В самом деле, если жизнь моя есть не более, как
если она — один только миг, если я не сегодня-завтра должен обратиться в нуль, точно так же, как и все прочие люди — мои собратья, — то какая же может быть разумная цель, какое необходимое назначение мое на земле? Я — только случайный гость, безучастный зритель, неизвестно кем и для чего помещенный на одной из бесчисленного множества планет во Вселенной, не связанный никакими обязательствами, никакою ответственностью, не видящий и не знающий для себя впереди никакой цели...
С какою сокрушительною, убийственною силою действует на человека мысль о смерти при отсутствии веры в бессмертие, — характеристический пример этого представляет нам знаменитый критик наш Белинский74. Приведем несколько отрывков из его писем по поводу смерти друга его Станкевича75. Вот что он писал к Боткину76: «Станкевич умер! Боже мой! Кто ждал этого? Не был ли, напротив, каждый из нас убежден в невозможности такой развязки столь богатой, столь чудной жизни? Да, каждому из нас казалось невозможным, чтоб смерть осмелилась подойти безвременно к такой божественной личности и обратить ее в ничтожество. В ничтожество, Боткин! Увы! Ни вера, ни знание, ни жизнь, ни талант, ни гений не бессмертны! Бессмертна одна смерть: ее колоссальный и победоносный образ гордо возвышается на престоле из костей человеческих и смеется над надеждами, любовью, стремлениями...» и далее, в том же письме: «Мысль о тщете жизни убила во мне даже самое страдание. Я не понимаю, к чему все это и зачем: ведь все умрем и сгнием, — для чего ж любить, верить, надеяться, страдать, стремиться, страшиться?
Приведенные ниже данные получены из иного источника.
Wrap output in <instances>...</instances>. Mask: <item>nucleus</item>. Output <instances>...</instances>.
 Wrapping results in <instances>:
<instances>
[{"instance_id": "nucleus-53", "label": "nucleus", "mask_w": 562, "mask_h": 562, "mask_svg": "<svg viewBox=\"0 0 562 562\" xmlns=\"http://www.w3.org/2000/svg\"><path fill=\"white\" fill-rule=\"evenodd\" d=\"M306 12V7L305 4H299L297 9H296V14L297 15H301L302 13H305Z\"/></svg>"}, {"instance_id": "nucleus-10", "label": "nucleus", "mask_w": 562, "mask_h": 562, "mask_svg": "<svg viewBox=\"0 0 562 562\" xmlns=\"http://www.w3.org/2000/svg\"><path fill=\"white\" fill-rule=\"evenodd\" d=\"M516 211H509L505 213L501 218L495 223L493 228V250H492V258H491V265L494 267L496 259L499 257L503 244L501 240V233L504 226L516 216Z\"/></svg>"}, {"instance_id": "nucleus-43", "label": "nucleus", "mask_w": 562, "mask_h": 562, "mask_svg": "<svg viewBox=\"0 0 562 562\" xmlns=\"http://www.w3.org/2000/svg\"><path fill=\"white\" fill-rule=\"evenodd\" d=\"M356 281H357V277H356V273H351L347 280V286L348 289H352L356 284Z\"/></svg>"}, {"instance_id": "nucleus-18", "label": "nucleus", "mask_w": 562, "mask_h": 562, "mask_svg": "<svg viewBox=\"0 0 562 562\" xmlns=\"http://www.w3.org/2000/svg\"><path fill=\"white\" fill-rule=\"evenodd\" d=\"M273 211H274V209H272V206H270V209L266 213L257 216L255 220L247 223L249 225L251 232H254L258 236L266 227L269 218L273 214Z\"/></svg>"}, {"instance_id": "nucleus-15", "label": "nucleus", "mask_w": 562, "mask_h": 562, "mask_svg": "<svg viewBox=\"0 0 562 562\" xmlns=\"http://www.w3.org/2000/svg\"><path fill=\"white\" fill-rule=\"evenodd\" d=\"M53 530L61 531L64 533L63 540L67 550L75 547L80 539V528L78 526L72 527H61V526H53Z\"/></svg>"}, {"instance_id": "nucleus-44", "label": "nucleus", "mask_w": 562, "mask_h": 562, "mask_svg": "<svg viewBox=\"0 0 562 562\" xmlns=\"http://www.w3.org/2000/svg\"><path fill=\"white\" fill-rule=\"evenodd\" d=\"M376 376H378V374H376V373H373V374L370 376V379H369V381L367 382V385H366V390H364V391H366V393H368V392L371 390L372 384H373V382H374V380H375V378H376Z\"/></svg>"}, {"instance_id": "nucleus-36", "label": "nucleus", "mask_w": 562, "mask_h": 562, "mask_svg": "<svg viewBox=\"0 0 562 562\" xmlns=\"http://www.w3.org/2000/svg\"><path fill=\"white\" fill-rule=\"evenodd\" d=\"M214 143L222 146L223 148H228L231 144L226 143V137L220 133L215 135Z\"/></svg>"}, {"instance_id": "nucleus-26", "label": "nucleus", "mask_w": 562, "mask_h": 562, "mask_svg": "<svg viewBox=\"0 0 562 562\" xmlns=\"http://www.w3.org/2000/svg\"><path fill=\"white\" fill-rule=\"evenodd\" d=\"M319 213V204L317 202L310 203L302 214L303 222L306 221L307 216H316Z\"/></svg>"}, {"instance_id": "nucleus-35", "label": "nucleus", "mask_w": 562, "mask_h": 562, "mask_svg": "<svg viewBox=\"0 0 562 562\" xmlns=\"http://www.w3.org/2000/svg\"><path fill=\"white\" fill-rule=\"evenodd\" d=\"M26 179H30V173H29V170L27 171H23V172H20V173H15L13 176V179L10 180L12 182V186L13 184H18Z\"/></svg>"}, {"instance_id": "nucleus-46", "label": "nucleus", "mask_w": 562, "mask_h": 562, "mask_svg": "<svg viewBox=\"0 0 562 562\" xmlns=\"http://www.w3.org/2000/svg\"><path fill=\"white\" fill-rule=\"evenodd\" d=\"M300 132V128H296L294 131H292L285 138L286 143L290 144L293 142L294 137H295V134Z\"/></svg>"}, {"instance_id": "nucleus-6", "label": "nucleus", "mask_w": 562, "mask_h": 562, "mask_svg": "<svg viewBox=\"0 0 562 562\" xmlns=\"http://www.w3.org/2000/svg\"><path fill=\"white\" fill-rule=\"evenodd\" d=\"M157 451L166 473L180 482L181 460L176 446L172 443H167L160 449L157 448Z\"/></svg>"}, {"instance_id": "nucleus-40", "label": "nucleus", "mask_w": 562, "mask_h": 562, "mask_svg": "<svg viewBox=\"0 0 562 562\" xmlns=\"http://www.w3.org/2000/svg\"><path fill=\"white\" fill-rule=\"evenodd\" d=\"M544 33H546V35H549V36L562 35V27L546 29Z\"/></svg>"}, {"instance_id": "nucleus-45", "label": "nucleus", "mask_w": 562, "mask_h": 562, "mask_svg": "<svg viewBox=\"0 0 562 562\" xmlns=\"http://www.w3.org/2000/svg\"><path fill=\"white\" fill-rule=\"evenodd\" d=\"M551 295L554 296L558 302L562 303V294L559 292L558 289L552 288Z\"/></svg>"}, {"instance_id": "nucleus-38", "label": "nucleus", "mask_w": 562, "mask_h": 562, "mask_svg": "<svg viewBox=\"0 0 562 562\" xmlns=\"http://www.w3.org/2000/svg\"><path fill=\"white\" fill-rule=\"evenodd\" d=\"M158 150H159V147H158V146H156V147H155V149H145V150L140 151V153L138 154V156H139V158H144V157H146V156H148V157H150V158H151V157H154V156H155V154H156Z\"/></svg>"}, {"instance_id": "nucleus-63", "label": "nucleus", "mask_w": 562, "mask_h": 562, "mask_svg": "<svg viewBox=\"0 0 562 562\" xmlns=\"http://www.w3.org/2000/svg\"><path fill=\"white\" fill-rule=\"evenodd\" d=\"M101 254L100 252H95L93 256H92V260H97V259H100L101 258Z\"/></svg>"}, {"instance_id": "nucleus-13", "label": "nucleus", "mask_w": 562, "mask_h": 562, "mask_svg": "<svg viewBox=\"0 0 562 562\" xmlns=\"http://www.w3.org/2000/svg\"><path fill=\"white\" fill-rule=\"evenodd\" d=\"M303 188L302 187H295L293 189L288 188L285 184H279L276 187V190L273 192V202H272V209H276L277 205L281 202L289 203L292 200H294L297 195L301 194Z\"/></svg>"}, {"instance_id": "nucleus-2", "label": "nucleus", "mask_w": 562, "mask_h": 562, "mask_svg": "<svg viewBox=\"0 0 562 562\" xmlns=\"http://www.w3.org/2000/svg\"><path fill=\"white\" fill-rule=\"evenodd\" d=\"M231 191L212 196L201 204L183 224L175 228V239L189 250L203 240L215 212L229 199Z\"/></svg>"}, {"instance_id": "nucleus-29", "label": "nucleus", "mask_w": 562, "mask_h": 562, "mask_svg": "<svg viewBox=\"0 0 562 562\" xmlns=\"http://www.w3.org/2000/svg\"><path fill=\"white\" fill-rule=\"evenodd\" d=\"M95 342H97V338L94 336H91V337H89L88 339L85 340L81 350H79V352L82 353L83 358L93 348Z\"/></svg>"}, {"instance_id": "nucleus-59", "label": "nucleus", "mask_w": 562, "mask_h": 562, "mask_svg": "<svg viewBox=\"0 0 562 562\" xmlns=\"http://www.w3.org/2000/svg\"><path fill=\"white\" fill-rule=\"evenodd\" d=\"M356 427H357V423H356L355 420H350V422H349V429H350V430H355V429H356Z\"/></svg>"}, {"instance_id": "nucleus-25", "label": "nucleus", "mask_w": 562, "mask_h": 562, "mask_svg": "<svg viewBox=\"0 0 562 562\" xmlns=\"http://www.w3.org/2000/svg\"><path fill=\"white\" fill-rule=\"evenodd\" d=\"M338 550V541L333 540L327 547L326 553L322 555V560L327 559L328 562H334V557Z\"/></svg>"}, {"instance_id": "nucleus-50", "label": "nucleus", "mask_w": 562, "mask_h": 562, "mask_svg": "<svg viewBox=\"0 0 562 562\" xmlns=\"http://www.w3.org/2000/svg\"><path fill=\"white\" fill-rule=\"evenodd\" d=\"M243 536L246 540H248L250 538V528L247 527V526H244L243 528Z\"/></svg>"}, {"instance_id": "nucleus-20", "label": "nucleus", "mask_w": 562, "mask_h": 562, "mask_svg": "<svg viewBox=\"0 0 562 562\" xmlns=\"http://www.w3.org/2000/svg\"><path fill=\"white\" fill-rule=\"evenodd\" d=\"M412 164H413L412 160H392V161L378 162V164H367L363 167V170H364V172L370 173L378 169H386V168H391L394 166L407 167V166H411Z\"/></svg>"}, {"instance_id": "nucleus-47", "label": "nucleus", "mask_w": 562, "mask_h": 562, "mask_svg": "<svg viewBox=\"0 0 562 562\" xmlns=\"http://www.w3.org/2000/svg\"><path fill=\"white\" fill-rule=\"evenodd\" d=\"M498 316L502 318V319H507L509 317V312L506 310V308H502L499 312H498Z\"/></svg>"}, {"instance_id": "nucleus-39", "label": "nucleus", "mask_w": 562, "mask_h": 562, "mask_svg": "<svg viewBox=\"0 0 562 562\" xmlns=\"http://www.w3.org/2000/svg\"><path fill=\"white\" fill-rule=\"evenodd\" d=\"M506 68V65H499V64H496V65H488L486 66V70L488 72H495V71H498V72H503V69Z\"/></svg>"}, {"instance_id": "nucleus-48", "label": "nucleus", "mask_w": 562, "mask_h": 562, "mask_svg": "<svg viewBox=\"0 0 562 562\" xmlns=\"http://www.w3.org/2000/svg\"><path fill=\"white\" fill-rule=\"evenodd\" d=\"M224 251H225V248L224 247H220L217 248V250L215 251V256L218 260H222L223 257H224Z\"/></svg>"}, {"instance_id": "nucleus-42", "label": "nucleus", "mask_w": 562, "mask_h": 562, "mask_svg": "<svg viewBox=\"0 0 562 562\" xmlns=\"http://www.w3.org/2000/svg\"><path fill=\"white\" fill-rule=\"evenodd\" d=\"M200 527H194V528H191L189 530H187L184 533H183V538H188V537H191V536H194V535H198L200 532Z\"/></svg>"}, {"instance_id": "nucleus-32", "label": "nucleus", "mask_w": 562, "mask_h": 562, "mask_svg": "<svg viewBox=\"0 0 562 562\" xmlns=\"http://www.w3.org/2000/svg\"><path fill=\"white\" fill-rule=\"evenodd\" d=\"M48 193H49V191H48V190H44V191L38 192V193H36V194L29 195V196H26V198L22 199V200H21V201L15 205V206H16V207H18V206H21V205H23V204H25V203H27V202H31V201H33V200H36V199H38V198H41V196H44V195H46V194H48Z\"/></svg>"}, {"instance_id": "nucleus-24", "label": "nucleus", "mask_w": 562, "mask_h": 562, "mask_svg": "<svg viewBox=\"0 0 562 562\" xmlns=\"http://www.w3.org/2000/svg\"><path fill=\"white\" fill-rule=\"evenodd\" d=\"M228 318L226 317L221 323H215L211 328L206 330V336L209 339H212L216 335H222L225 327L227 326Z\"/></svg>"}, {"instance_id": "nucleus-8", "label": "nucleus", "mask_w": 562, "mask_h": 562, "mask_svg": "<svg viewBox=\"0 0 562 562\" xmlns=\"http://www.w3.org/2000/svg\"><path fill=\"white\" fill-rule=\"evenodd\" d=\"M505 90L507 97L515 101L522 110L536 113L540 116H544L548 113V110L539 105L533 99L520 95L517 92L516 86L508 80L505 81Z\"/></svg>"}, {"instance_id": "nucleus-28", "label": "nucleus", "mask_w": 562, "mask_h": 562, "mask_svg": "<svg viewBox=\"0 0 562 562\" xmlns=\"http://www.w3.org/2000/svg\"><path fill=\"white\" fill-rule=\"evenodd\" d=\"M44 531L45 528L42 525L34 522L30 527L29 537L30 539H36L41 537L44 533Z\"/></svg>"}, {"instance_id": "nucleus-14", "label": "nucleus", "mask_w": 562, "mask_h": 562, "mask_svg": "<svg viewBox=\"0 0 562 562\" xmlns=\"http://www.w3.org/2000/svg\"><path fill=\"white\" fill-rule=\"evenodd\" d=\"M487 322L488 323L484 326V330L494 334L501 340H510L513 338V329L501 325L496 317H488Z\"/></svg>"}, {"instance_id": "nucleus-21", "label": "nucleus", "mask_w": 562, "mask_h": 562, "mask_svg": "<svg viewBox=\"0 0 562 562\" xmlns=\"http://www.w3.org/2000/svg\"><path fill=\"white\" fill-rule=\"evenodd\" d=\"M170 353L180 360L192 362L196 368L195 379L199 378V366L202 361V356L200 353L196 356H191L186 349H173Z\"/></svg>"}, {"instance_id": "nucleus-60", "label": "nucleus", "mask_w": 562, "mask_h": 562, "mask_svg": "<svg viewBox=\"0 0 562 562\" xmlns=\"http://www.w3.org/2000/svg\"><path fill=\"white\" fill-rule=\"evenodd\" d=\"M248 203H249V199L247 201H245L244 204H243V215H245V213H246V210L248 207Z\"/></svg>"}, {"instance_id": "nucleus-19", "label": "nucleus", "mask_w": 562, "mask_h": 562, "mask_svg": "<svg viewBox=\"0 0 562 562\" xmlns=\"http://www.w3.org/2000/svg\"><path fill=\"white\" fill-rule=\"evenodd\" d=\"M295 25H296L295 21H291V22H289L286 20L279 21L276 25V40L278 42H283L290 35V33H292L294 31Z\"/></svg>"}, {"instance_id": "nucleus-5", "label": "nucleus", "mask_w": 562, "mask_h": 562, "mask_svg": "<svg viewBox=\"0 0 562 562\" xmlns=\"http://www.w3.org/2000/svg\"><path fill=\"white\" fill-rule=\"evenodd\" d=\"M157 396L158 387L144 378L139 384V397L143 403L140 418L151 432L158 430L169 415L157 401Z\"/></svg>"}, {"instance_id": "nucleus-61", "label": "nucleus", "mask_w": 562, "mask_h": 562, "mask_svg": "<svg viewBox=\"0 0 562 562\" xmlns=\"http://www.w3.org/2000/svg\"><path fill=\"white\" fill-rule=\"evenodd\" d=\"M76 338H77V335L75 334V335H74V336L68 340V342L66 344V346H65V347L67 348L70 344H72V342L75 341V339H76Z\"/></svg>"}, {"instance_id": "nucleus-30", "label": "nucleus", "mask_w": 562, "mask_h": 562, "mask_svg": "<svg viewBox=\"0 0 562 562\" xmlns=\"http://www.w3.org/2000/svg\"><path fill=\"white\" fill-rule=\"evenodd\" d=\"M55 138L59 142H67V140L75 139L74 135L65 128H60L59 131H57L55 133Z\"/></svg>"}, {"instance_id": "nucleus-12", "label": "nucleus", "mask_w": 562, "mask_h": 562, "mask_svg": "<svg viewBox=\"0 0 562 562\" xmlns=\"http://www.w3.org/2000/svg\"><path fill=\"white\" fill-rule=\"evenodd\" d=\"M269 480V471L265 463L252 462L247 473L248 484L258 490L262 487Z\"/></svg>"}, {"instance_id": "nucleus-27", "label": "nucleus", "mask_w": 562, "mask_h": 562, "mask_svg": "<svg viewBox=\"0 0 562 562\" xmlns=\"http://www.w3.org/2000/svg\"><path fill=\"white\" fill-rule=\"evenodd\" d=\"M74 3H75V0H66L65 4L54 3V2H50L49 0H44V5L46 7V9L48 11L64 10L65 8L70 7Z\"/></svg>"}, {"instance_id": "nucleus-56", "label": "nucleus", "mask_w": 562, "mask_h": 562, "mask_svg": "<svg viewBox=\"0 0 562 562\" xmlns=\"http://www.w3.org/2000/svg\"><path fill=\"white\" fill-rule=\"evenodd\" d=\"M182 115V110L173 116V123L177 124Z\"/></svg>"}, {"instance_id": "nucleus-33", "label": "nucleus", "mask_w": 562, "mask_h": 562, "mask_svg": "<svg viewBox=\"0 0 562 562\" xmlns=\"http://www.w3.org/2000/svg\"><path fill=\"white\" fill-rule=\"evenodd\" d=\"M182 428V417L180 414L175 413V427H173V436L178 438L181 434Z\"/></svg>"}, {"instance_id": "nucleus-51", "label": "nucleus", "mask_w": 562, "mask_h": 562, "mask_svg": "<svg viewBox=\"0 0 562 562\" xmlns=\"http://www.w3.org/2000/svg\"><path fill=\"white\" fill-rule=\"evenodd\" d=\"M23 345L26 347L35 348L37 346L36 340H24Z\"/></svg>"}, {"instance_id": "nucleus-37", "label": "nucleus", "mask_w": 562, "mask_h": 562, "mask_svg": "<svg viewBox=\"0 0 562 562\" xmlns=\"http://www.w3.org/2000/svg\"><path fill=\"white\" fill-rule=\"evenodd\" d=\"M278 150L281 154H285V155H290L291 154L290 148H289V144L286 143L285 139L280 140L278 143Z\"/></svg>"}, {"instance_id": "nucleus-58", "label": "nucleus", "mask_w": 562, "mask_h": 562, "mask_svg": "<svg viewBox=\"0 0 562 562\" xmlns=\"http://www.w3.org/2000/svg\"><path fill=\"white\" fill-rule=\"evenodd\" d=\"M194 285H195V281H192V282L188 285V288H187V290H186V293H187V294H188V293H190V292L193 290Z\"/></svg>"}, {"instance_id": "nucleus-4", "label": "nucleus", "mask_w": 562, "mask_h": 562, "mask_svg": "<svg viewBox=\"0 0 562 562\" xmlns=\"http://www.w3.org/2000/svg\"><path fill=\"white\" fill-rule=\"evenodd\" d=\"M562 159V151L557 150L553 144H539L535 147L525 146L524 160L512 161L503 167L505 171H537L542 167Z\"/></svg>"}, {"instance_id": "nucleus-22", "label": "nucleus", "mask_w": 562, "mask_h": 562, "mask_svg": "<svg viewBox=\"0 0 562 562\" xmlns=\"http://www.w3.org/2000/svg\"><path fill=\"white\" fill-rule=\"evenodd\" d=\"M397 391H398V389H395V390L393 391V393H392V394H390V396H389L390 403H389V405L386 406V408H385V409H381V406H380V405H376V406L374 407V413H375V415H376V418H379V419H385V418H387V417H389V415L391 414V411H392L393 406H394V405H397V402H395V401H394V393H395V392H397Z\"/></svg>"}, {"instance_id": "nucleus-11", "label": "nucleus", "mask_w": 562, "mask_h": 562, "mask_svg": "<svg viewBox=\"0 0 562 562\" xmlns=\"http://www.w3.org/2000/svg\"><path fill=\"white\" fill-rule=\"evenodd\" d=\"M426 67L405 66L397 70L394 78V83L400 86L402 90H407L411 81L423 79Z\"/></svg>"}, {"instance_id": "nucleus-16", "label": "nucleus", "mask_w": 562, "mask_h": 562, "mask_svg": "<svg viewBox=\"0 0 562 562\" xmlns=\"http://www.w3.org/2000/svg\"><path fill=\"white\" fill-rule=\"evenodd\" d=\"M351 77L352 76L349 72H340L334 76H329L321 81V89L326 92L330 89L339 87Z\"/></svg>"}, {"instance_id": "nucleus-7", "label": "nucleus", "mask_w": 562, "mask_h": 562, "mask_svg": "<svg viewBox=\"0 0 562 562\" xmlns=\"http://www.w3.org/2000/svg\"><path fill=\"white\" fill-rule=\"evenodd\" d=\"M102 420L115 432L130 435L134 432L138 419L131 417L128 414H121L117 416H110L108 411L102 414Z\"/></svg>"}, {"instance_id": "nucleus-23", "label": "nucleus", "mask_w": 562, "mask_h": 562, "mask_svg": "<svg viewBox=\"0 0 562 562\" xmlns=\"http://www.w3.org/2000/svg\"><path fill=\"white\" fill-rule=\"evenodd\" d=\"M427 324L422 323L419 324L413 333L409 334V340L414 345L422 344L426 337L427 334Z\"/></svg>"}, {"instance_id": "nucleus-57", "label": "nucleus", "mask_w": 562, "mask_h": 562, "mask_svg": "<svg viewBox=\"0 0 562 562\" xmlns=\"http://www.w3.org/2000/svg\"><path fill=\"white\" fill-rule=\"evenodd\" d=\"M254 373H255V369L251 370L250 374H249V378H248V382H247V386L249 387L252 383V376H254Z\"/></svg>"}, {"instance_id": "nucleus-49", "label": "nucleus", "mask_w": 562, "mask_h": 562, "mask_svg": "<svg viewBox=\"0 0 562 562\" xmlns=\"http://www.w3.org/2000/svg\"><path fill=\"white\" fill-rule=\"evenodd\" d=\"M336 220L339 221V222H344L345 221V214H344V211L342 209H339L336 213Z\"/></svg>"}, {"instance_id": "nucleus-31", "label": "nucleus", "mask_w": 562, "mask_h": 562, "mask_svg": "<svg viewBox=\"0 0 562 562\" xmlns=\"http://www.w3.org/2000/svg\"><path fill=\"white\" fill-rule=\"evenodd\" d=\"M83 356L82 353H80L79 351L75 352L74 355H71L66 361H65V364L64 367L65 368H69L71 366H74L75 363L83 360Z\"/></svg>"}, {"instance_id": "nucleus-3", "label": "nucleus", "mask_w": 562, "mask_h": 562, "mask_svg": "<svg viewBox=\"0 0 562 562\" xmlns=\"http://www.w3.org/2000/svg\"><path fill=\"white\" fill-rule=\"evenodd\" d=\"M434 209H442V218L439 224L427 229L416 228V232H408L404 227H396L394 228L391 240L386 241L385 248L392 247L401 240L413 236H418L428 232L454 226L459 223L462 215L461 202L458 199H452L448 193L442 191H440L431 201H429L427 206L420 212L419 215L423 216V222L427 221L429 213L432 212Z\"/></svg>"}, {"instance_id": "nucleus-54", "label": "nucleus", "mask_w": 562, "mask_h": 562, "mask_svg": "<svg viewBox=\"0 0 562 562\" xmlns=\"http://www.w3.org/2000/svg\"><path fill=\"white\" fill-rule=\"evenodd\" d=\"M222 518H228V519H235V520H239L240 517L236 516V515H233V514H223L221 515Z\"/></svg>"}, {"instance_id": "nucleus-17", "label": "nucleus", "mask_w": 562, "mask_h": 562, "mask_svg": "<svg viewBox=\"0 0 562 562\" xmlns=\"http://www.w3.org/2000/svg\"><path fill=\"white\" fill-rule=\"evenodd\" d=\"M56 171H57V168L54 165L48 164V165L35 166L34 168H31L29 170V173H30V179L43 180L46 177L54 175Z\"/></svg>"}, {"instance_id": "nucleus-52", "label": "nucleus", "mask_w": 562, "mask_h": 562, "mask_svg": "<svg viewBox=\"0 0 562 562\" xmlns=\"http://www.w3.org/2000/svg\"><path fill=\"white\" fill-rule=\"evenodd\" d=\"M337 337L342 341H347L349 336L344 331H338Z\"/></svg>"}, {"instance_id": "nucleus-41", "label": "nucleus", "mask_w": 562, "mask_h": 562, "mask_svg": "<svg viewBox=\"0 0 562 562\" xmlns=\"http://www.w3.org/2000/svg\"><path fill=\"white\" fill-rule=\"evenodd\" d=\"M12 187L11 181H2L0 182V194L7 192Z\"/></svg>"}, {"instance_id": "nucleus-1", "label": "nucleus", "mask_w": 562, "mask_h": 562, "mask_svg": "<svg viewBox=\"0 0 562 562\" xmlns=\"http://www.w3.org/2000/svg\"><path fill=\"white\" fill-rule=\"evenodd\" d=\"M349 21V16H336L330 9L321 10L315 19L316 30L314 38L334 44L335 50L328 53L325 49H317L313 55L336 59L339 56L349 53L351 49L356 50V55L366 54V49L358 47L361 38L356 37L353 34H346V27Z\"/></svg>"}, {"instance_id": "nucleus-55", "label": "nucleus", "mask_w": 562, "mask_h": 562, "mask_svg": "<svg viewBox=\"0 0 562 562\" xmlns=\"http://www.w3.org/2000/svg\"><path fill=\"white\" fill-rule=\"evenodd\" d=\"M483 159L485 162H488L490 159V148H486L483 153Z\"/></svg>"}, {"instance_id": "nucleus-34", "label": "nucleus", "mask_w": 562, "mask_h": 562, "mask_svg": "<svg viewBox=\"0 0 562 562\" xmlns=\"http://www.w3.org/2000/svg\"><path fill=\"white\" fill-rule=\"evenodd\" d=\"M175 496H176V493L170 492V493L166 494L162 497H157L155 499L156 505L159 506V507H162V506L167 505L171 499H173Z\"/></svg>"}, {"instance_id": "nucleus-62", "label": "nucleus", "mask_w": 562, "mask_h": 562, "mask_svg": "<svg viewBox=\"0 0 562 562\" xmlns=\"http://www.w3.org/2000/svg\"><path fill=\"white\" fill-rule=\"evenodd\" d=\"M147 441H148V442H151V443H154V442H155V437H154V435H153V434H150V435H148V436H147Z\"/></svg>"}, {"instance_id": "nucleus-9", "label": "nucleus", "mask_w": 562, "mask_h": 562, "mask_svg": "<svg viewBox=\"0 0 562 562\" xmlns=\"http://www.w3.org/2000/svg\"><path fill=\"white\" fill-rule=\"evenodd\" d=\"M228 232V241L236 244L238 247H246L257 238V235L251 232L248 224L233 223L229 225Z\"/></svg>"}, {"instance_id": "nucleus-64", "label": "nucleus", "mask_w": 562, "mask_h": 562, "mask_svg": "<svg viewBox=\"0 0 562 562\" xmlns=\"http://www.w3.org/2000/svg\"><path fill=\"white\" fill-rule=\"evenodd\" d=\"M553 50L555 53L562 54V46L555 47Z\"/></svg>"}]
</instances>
Умирают люди, умирают народы, — умрет и планета наша, — Шекспир и Гоголь будут ничто...» Почти то же самое писал Белинский Ефремову77: «Мысль о том, что все живет одно мгновение... эта мысль превратила для меня жизнь в мертвую пустыню, в безотрадное царство страдания и смерти. Смерть! — вот, истинный Бог мира... Зачем родился, зачем жил Станкевич? Что осталось от его жизни, что дала ему она?»78
Так мыслил и чувствовал в свое время Белинский. В наше время идут в этом отношении далее: от теоретического отрицания бессмертия переходят к практическому отрицанию его, выражающемуся в самоубийстве. Вспомним Левина, героя романа графа Л. Н. Толстого «Анна Каренина». Размышляя о сильно, безотвязно занявшем его вопросе о последней судьбе человека, он ясно увидел, что, если не признавать бессмертия, то «для всякого человека и для него впереди ничего не было, кроме страдания, смерти и вечного забвения; и он решил, что так нельзя жить, что надо или объяснить свою жизнь так, чтобы она не представлялась злой насмешкой какого-то дьявола, или застрелиться»79. И только совершившийся в нем вскоре процесс внутреннего перерождения из неверующего в верующего — спасает его от петли или пули. Действительно, «самоубийство, при потере идеи о бессмертии, становится совершенною и неизбежною даже необходимостью для всякого человека, чуть-чуть поднявшегося в своем развитии над скотами; потому что без веры в свою душу и в ее бессмертие бытие человека неестественно, немыслимо и невыносимо»80.
73
Строка из стихотворения А. С. Пушкина «26 мая 1828» («Дар напрасный, дар случайный,/ Жизнь, зачем ты мне дана?»), на которое святитель Московский Филарет (Дроздов) откликнулся своими стихотворными строками «Не напрасный, не случайный...»
74
Белинский В. Г. (1810-1848) — знаменитый литературный критик, автор критических статей о творчестве А. С. Пушкина, М. Ю. Лермонтова, Н. В. Гоголя и др.
75
Станкевич Н. В. (1813-1840) — русский писатель, поэт, публицист и мыслитель, организатор и глава кружка, занимавшегося учением немецкой философии.
76
Боткин С. П. (1832-1889) — русский врач-терапевт и общественный деятель, входил в кружок Н. Станкевича.
77
Ефремов А. П. — кандидат словесных наук, входил в кружок Н. Станкевича и был его наиболее близким другом; состоял в переписке с В. Белинским.